Task set =>
(1) Please reproduce the stretch of the gravity experiment thread from "For those who" through "of the noise.", word for word.
(2) Pick up the thread on the proposed gravity experiment where it leaves off and write what comes next.

A proposed experiment could bring scientists closer to answering the long-standing question of whether gravity is a classical or a quantum phenomenon.
A proposed experiment could bring scientists closer to answering the long-standing question of whether gravity is a classical or a quantum phenomenon.
For those who are confused. It's an experiment to see if gravity is smooth or lumpy. Relatively assumes it is smooth, quantum mechanics says it is lumpy. By knowing what is happening, we can tell which is more wrong. Both seem hyper accurate in their realms, but neither allows for the existence of the other.
Effectively, 2 pendulums are put close together and left to swing. Relativity says they will slowly move into sync. Quantum mechanics says they will move together in fits and starts. By checking at the end, they can see if the syncing is lumpy or smooth. They will also have to run it a huge number of times, to pull any difference out of the noise.

Data listing =>
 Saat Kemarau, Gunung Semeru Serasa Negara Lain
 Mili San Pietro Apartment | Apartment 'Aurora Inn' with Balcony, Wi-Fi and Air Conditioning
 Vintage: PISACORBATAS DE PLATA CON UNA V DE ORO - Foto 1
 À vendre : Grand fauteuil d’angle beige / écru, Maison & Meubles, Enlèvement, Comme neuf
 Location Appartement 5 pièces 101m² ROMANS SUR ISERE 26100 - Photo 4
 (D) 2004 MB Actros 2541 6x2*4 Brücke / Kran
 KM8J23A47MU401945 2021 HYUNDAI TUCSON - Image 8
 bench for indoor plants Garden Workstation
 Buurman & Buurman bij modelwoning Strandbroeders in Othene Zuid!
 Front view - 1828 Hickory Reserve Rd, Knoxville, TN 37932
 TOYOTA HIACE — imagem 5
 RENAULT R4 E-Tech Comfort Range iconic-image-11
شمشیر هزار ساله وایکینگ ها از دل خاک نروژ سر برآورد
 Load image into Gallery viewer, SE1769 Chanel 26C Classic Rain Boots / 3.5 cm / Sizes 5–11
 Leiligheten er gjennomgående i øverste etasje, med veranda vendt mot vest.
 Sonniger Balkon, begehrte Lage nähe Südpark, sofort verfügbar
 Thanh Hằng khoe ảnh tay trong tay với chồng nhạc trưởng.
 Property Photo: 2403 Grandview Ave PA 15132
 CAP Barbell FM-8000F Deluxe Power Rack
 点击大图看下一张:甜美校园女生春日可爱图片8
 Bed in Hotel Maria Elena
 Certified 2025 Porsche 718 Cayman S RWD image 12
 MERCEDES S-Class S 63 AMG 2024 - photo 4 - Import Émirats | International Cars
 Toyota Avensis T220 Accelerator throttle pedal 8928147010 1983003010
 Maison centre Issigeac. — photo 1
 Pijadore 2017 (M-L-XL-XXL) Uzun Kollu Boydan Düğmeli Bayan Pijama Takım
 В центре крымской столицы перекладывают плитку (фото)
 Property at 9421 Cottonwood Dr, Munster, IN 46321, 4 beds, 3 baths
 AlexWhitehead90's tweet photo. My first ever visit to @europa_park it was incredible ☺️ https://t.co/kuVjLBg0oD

Answers provided =>
(1)
For those who are confused. It's an experiment to see if gravity is smooth or lumpy. Relatively assumes it is smooth, quantum mechanics says it is lumpy. By knowing what is happening, we can tell which is more wrong. Both seem hyper accurate in their realms, but neither allows for the existence of the other.
Effectively, 2 pendulums are put close together and left to swing. Relativity says they will slowly move into sync. Quantum mechanics says they will move together in fits and starts. By checking at the end, they can see if the syncing is lumpy or smooth. They will also have to run it a huge number of times, to pull any difference out of the noise.

(2)
Previous ideas for experiments relied on forcing 2 masses into a diffuse state, then letting them entangle with each other. Getting matter into such a state is hard however, let alone keeping it there for long enough to work. The new experiment dodges around this problem.
Thanks for this nice explanation. Also, I would underline some of the requirements of the setup :
... "the experiment requires long coherence times, torsion pendulums that lose little energy as they oscillate, and an ultracold environment." ...
Thanks for the recap 🙏
I just want them to prove that C is actually a constant both ways.
C has const, yes. C++ also has this.
🤡
Not sure what are those "both" ways, but yeah isotropic or especially anisotropic speed of light would be nice to know for sure
I understood some of those words.
"the", "a", "and"?